Start of Document passage

International Women's Day: PhotoShop, Google Docs and the quest for diversity

There's still a long way to go before we close the gender gap, but some progress is being made.

"At the Huawei not-at-MWC keynote and as usual, there are almost no women here," tweeted tech journalist, Kate Bevan, earlier this month. "I can see four including myself in the audience; the other women work for the PR/events company. This is so incredibly depressing. Tech publications, do better, please."

And it's the same story across the technology industry. At events, men speak - and men attend - in all capacities. WISE, the UK campaign for gender balance in science and engineering has revealed women still only make up 16% of IT professionals and this general trend has remained the same for a decade. The Tech Talent Charter (TTC), dedicated to raising gender balance in the UK, has stalled with gender diversity actually dipping during 2019. While TrustRadius' 2020 report on women in tech provided the usual raft of sobering stats.

End of Document passage

[What you need to do]
1. According to the article on women in tech, what share of IT professionals are women, as reported by WISE?
2. Return the passage of the article on women in tech from "International Women's Day: PhotoShop, Google" up to and including "is being made.".
The records that come next are taken from a separate source.

Start of Supplied entries

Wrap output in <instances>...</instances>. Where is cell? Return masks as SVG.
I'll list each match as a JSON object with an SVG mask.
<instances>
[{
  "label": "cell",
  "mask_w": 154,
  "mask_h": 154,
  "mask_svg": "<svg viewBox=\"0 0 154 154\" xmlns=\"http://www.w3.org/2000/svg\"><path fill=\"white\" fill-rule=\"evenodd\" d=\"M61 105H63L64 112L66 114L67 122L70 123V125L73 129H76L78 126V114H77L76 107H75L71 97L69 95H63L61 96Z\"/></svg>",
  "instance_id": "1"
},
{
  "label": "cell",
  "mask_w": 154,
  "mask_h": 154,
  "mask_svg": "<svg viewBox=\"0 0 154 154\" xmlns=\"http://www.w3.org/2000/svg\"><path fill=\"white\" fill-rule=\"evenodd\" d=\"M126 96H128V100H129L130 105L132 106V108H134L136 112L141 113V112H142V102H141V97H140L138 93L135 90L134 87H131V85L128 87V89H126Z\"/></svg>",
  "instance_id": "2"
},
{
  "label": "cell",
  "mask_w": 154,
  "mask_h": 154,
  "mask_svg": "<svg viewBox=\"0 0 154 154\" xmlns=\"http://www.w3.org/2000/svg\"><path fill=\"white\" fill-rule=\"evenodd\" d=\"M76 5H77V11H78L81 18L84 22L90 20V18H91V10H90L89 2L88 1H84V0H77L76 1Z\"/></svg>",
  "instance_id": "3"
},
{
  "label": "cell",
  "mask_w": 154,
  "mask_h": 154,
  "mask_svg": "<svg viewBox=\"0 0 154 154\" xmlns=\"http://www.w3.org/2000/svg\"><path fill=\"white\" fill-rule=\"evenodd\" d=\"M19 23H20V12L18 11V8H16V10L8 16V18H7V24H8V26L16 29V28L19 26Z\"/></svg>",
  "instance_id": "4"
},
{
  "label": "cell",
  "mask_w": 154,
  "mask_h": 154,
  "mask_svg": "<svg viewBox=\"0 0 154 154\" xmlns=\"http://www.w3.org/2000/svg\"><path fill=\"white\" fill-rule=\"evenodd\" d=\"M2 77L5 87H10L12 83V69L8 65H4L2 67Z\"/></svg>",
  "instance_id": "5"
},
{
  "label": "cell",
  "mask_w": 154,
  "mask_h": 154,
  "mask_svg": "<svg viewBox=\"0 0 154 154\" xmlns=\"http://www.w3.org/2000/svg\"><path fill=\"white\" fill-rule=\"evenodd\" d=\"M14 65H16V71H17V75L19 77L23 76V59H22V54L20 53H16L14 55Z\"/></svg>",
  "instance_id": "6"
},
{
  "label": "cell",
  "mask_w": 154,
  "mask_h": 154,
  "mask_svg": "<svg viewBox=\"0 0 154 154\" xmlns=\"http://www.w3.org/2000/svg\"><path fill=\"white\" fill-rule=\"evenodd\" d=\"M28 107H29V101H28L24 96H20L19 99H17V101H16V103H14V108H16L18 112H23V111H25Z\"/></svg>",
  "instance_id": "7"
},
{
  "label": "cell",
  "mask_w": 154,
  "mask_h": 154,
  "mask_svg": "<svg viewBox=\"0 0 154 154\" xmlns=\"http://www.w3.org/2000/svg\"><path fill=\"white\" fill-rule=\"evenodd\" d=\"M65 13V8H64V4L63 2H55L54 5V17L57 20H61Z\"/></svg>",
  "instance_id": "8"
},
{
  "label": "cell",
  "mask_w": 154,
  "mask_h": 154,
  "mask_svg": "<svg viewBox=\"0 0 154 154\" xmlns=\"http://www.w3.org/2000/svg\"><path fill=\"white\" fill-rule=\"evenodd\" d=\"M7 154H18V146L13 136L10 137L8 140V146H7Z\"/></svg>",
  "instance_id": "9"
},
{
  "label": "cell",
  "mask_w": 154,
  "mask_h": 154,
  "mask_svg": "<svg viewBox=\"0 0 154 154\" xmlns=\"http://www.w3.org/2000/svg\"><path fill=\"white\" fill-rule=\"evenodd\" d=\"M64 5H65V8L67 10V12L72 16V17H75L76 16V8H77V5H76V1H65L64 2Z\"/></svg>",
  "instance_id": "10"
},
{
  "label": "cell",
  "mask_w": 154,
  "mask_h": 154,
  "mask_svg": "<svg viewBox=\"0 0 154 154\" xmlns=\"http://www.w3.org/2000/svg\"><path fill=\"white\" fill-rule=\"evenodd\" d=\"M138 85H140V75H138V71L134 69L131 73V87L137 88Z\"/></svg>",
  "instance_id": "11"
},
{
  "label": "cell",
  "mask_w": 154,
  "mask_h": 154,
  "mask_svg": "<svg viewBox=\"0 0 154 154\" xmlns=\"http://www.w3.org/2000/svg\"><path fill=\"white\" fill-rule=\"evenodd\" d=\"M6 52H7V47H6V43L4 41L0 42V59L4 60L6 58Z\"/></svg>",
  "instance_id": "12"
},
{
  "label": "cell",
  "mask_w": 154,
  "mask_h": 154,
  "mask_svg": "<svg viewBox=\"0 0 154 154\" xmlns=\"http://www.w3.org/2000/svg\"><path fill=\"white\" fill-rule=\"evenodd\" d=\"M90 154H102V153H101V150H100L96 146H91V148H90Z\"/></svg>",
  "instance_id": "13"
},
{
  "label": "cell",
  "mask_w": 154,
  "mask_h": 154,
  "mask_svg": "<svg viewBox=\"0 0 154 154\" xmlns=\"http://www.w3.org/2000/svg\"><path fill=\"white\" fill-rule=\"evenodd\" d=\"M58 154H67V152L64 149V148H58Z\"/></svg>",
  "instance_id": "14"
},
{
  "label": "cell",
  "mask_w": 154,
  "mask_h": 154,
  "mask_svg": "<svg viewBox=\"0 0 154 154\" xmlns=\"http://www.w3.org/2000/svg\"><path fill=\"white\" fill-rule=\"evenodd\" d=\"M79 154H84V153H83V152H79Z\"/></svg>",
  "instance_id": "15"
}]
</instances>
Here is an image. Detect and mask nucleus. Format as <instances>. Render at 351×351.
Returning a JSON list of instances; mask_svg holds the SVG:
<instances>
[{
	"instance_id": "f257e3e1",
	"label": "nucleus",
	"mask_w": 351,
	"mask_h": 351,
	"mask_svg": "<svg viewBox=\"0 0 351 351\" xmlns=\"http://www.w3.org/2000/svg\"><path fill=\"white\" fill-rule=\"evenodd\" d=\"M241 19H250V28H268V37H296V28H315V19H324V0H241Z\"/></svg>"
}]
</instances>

End of Supplied entries

[Answers for the tasks]
1. 16%

2.
International Women's Day: PhotoShop, Google Docs and the quest for diversity

There's still a long way to go before we close the gender gap, but some progress is being made.